Family Travel Association Newsletter


Week of March 16, 2017

Family Travel in a (Tricky) New Travel Climate
So what is any traveler, but especially traveling families, to do in a travel environment where more and higher travel obstacles are shuttering borders that were once open, and where an overarching sense of negativity is making people think twice about leaving home?

This in-depth article, with comments from two dozen family travel experts, tries to answer that question by putting it all into context.

Family Travel in a (Tricky) New Travel Climate
“It’s a weird time to be in the travel industry,” understates a well-established, U.S.-based freelance travel writer and editor. Caught between a rock (slumping travel demand in the U.S. due to new, restrictive policy directives) and a hard place (threats of tighter visa rules for U.S. travelers overseas), he laments how “The current climate would make any travel writer – really any American who travels for a living – paranoid. For us family travel writers, however, the stakes are even higher.”

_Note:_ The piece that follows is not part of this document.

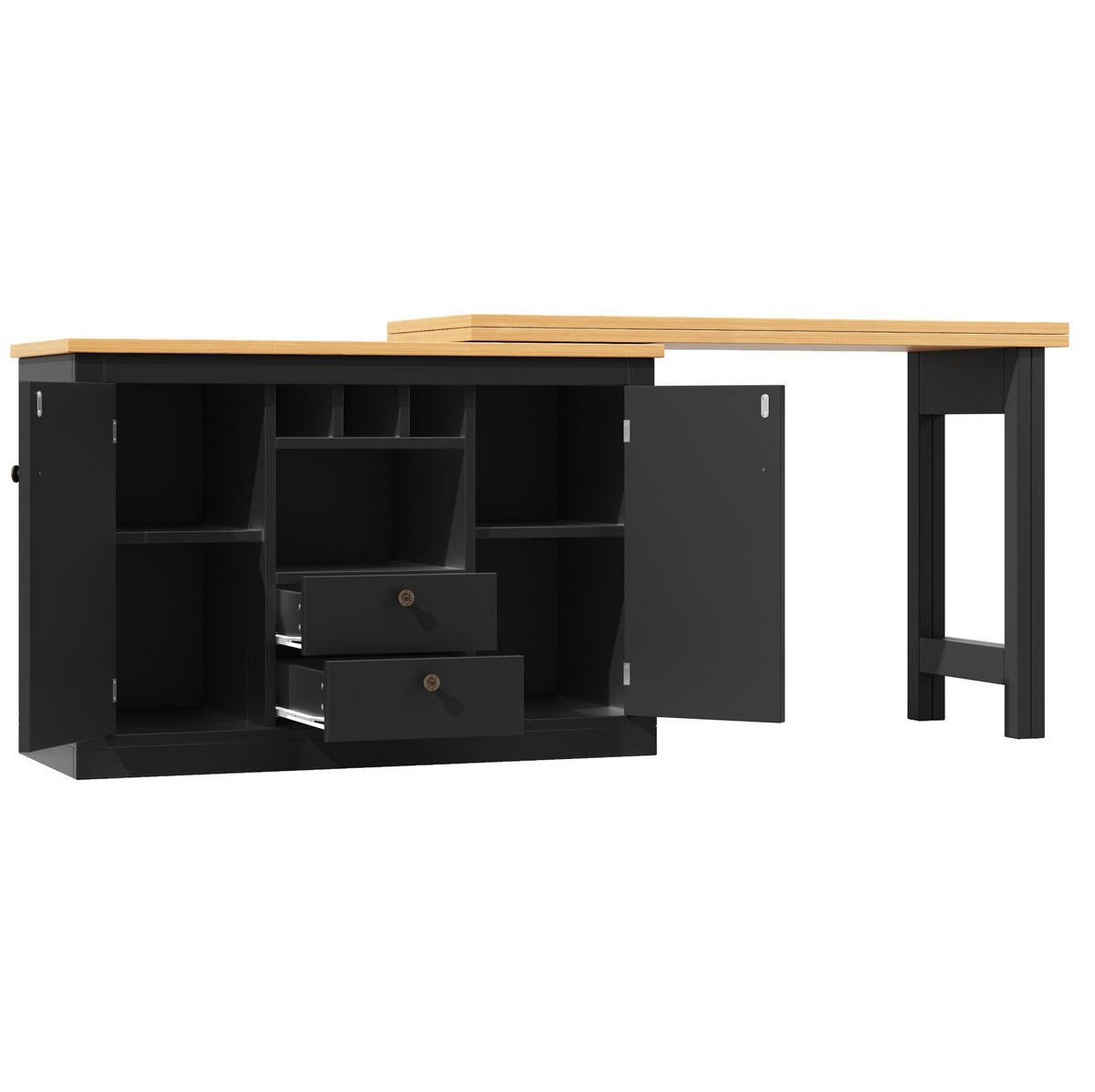 BAROVÝ stůl 120-180/40/76 cm s otočnou deskou, úložným prostorem a policí na víno, MDF, Černá/Přírodní - černá, kompozitní dřevo (40/180/76cm) - Redom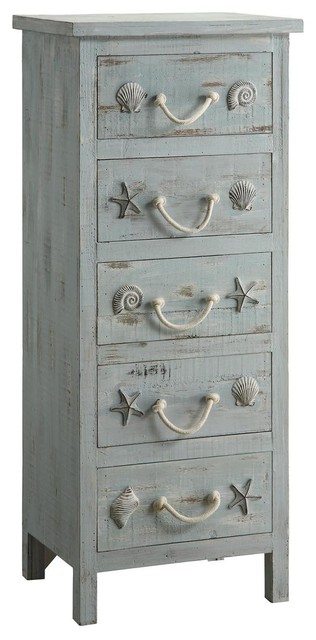 Crestview Seaside Aqua 5 Drawer Tall Chest Beach Style Dressers By Uber Bazaar Crestview Seaside Aqua 5 Drawer Tall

At issue today in the U.S. are the now-infamous shifts in U.S. immigration policy spearheaded by the new American administration over the last two months. These include vigorous enforcement of laws governing some immigrants already in the U.S. and the pair of executive orders (now both blocked) temporarily banning travel to the U.S. by the citizens of several Muslim-majority nations and all refugees.

These are important because, in the best of circumstances, “For family travel to be transformational, the message must be warm, open, and hospitable. Parents do not, and should not, expect anything else. In this case, the [travel bans] may be giving them pause,” remarks another family travel writer and publisher.

But troubles are brewing outside the U.S. too, with visa-policy brinksmanship ordered by the European Parliament and complex rules for families visiting places like South Africa and Botswana.